A obra, que custou aproximadamente R$ 18 milhões, foi implementada no período recorde de aproximadamente um ano, permitindo o assentamento de 3,6 mil metros de rede coletora em uma área de grande movimentação de pedestres. Também foram instaladas 15 grandes estruturas de concreto e 31 válvulas bloqueadoras.
O projeto ainda está em fase pré-operacional. Ou seja, neste momento, são feitos os testes e ajustes operacionais e somente após a Casan obter uma maior constância nos resultados da URA é que essa fase será encerrada.
Nesses sete primeiros meses, o consórcio vencedor da licitação do Projeto URA é quem está responsável pela pré-operação, porém com o acompanhamento da equipe da Casan.
De acordo com Pery, semanalmente são coletadas amostras de água da baía em quatro locais diferentes: em frente ao Koxixo’s, Shopping Beiramar, URA e Trapiche. Estas medições ocorrem na beira da praia. Mensalmente as medições vão mais longe, nas distâncias de 200 e 500 metros da areia.
As análises da CASAN mostram que vem caindo o índice de coliformes fecais nas saídas de rede de drenagem (água da chuva). No início, mediam-se dois pontos, e hoje a medição já atinge quatro pontos da praia, uma vez por semana.

Despoluição demanda colaboração da população
Paralelamente à ação ambiental há o programa “Floripa Se Liga na Rede”, que visa conscientizar a população a fazer sua parte, com a correta ligação dos imóveis à rede coletora de esgoto. A iniciativa busca resolver o problema por meio do diálogo com os donos dos imóveis, além de fornecer o suporte técnico e facilidades financeiras para que façam a conexão. Além disso, também ocorrem blitz que fiscalizam irregularidades e, caso haja necessidade, multam os responsáveis pela poluição.

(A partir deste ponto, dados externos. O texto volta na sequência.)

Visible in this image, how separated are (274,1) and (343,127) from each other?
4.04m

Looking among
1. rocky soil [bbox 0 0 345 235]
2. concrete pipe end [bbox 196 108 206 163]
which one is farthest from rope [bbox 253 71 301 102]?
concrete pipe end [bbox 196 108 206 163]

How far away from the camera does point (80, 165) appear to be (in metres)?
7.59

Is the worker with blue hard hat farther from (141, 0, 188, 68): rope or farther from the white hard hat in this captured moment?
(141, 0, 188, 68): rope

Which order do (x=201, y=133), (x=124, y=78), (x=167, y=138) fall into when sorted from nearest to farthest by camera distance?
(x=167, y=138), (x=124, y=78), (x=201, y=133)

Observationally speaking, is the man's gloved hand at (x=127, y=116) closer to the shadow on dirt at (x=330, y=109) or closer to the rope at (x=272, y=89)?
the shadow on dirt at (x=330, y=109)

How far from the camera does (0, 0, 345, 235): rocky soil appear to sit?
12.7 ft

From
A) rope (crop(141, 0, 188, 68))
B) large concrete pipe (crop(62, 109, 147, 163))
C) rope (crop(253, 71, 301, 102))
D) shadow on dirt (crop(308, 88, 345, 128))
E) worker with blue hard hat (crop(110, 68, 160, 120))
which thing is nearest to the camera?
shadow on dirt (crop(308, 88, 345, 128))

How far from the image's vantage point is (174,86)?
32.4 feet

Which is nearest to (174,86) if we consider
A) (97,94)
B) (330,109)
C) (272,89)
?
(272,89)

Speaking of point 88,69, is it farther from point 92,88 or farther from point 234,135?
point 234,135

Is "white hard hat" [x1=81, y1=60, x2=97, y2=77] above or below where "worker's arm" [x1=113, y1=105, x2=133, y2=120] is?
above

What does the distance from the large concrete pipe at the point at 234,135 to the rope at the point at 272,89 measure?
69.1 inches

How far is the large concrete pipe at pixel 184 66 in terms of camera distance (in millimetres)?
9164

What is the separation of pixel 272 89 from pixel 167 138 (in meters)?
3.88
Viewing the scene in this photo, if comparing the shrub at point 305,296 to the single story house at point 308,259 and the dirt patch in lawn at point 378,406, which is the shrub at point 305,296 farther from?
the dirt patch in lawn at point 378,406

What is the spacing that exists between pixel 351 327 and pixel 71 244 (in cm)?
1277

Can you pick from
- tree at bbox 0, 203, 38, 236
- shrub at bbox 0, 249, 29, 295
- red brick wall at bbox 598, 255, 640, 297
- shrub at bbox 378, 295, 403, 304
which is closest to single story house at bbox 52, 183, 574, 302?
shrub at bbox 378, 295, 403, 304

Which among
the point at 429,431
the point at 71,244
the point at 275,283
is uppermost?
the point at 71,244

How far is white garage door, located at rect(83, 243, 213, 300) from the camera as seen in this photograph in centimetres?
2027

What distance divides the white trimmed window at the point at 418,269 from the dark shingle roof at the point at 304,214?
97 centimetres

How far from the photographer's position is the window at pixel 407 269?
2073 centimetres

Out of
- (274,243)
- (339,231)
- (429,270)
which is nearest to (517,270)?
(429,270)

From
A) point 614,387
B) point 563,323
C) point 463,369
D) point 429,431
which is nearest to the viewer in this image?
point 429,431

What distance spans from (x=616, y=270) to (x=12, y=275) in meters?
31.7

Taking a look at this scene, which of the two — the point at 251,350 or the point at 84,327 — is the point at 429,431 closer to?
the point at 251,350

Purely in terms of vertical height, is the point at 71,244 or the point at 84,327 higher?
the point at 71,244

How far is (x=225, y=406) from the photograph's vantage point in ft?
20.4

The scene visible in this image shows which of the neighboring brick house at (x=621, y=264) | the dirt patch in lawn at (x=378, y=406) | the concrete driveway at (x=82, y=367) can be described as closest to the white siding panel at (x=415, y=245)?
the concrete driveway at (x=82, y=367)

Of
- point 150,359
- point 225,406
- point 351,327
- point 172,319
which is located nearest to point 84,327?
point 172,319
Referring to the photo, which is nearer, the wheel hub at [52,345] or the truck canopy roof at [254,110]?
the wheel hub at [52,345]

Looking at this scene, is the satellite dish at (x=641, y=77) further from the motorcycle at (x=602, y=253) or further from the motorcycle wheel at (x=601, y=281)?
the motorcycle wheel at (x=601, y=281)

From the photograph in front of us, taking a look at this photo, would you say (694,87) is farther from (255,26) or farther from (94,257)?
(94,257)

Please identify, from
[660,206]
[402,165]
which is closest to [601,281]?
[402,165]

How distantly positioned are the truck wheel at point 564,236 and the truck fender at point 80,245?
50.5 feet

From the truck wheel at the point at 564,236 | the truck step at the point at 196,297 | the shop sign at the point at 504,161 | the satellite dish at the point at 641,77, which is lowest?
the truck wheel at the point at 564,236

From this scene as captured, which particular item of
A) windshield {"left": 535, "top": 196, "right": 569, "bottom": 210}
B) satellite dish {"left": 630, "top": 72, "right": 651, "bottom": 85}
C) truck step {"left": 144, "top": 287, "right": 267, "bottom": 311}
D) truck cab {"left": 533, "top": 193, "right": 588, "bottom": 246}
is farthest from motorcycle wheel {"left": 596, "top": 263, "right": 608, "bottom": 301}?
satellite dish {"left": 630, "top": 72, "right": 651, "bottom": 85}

Todas as iniciativas são parte dos esforços da Prefeitura Municipal de Florianópolis para garantir a preservação do ecossistema da região, tornando a cidade mais limpa e melhorando a qualidade de vida do local.
— Sabemos que temos um paraíso natural em nossas mãos e queremos fazer o possível para garantir que a natureza da nossa cidade seja preservada. Contamos com a colaboração da população para cuidar do que é nosso — diz o prefeito de Florianópolis, Gean Loureiro.